6. Başarılı bir iş adamı olarak genç iş adamlarına tavsiyeleriniz nelerdir?

İnşallah ülke olarak kendi modellerimizi üretebiliriz. Genç iş adamlarına taklit mallardan uzak durmalarını öneriyorum. Başarıya ulaşmak için kendi modellerimizi tasarlamalı ve üretmeliyiz. Bu yüzden iyi markalar yaratmalıyız. Bunu düşünmeleri gerekiyor. Ayrıca diğer ülkelerle rekabet edebilecek modellerimizi de geliştirmeliyiz. Ürünlerimizin çok kaliteli olması ve aynı zamanda seri olarak üretilmesi gerekiyor. Ayrıca önümüzdeki aylarda bu amaçla bir kumaşa geçmeyi planlıyoruz.

Bu röportaj için bizi ziyaret eden MADEINTURKEY DERGİSİ'ne de özellikle teşekkür ederiz.

-Sana da teşekkürler…

MUNCHIES Sunar: İstanbul'un Gerçek 'Esrar Satıcısı'

Günü İstanbul'un en işlek çömlekçisi ile geçirmeye hazır olun: El yapımı bakır ve gümüş tencere üreten tek Türk şirketi Soy'un sahibi Emir Ali Enç.

Bakır ve gümüş tencere ve tavaları tamamen elle üreten tek Türk şirketi olan Soy'un sahibi Emir Ali Enç, hammadde tedarikinden uluslararası distribütörlerle toplantılara, üretimin hızlanması gerektiğinde atölyede ellerini kirletmeye kadar her şeyden sorumludur. yukarı.
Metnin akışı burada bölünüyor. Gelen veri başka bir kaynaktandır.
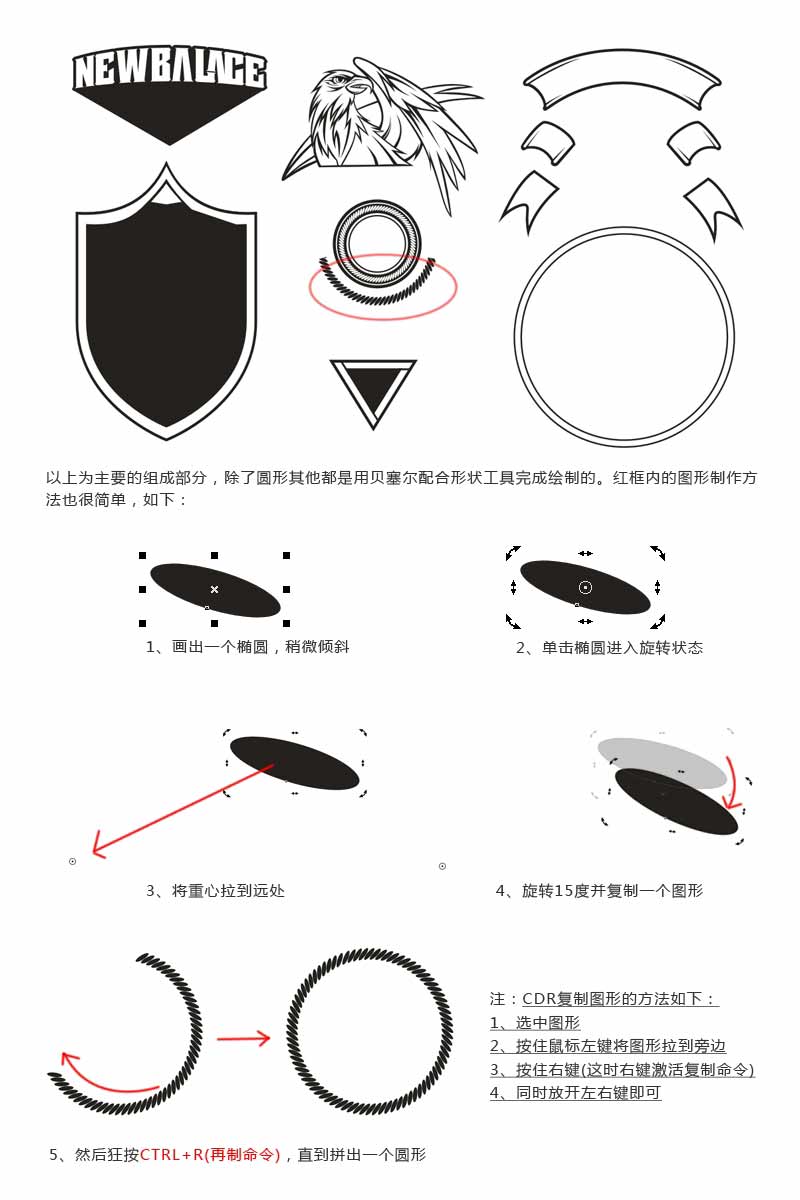 NEWBALACE

以上为主要的组成部分，除了圆形其他都是用贝塞尔配合形状工具完成绘制的。红框内的图形制作方法也很简单，如下：

1、画出一个椭圆，稍微倾斜

2、单击椭圆进入旋转状态

3、将重心拉到远处

4、旋转15度并复制一个图形

注：CDR复制图形的方法如下：
1、选中图形
2、按住鼠标左键将图形拉到旁边
3、按住右键(这时右键激活复制命令)
4、同时放开左右键即可

5、然后狂按CTRL+R(再制命令)，直到拼出一个圆形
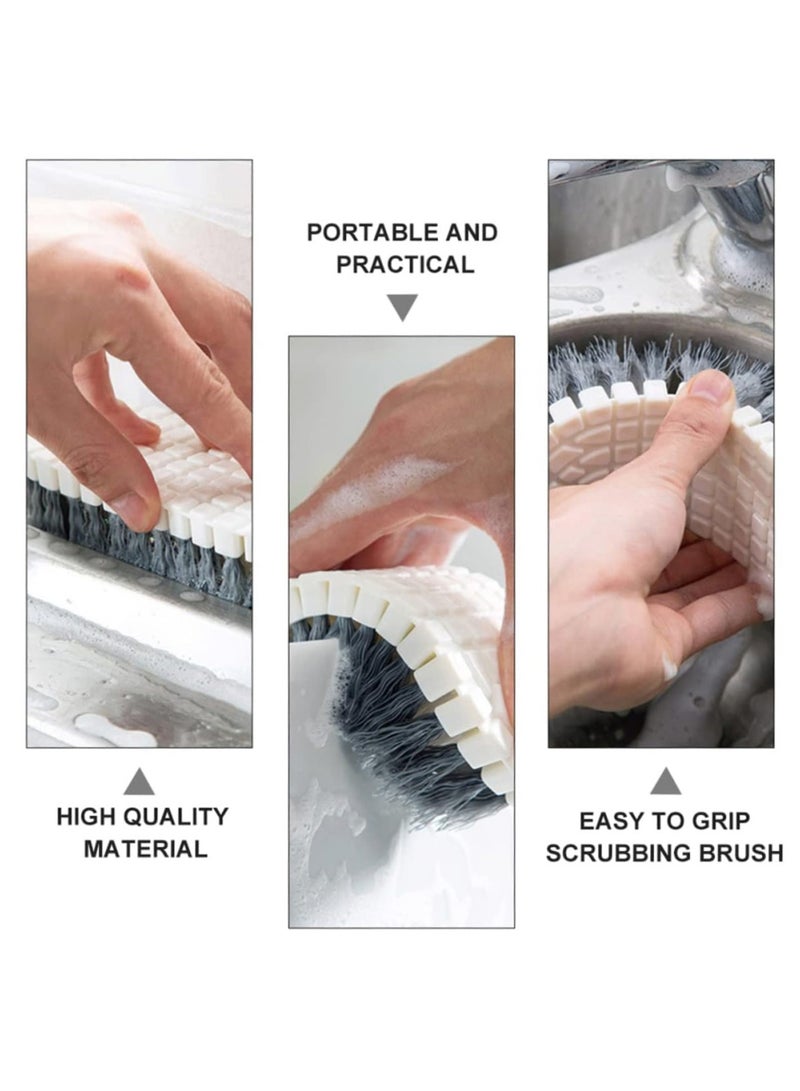 PORTABLE AND PRACTICAL

HIGH QUALITY MATERIAL

EASY TO GRIP SCRUBBING BRUSH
İki aylık bir bekleme listesi ve aralarında oligarkların, Ortadoğu kraliyetlerinin ve Michelin yıldızlı şeflerin de bulunduğu müşterilerle Soy'un operasyonu hiç bu kadar iyi olmamıştı. Günü İstanbul'un en işlek çömlekçisinde geçirmeye hazır olun.